The input graph. Edge directions are ignored in directed graphs.

weights

The weights of the edges. It must be a positive numeric vector, NULL or NA. If it is NULL and the input graph has a ‘weight’ edge attribute, then that attribute will be used. If NULL and no such attribute is present, then the edges will have equal weights. Set this to NA if the graph was a ‘weight’ edge attribute, but you don't want to use it for community detection. A larger edge weight means a stronger connection for this function.

vertex

This parameter can be used to calculate the community of a given vertex without calculating all communities. Note that if this argument is present then some other arguments are ignored.

spins

Integer constant, the number of spins to use. This is the upper limit for the number of communities. It is not a problem to supply a (reasonably) big number here, in which case some spin states will be unpopulated.

parupdate

Logical constant, whether to update the spins of the vertices in parallel (synchronously) or not.

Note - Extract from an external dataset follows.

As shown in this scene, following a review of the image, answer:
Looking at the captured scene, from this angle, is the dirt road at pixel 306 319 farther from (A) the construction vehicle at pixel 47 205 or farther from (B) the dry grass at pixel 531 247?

This argument is ignored if the second form of the function is used (i.e. the ‘vertex’ argument is present). It is also not implemented in the “neg” implementation.

start.temp

Real constant, the start temperature. This argument is ignored if the second form of the function is used (i.e. the ‘vertex’ argument is present).

stop.temp

Real constant, the stop temperature. The simulation terminates if the temperature lowers below this level. This argument is ignored if the second form of the function is used (i.e. the ‘vertex’ argument is present).

cool.fact

Cooling factor for the simulated annealing. This argument is ignored if the second form of the function is used (i.e. the ‘vertex’ argument is present).

update.rule

Character constant giving the ‘null-model’ of the simulation. Possible values: “simple” and “config”. “simple” uses a random graph with the same number of edges as the baseline probability and “config” uses a random graph with the same vertex degrees as the input graph.

gamma

Real constant, the gamma argument of the algorithm. This specifies the balance between the importance of present and non-present edges in a community. Roughly, a comunity is a set of vertices having many edges inside the community and few edges outside the community. The default 1.0 value makes existing and non-existing links equally important. Smaller values make the existing links, greater values the missing links more important.

implementation

Character scalar. Currently igraph contains two implementations for the Spin-glass community finding algorithm. The faster original implementation is the default. The other implementation, that takes into account negative weights, can be chosen by supplying ‘neg’ here.

gamma.minus

Real constant, the gamma.minus parameter of the algorithm. This specifies the balance between the importance of present and non-present negative weighted edges in a community. Smaller values of gamma.minus, leads to communities with lesser negative intra-connectivity. If this argument is set to zero, the algorithm reduces to a graph coloring algorithm, using the number of spins as the number of colors. This argument is ignored if the ‘orig’ implementation is chosen.

Value

If the vertex argument is not given, i.e. the first form is used then a cluster_spinglass() returns a communities() object.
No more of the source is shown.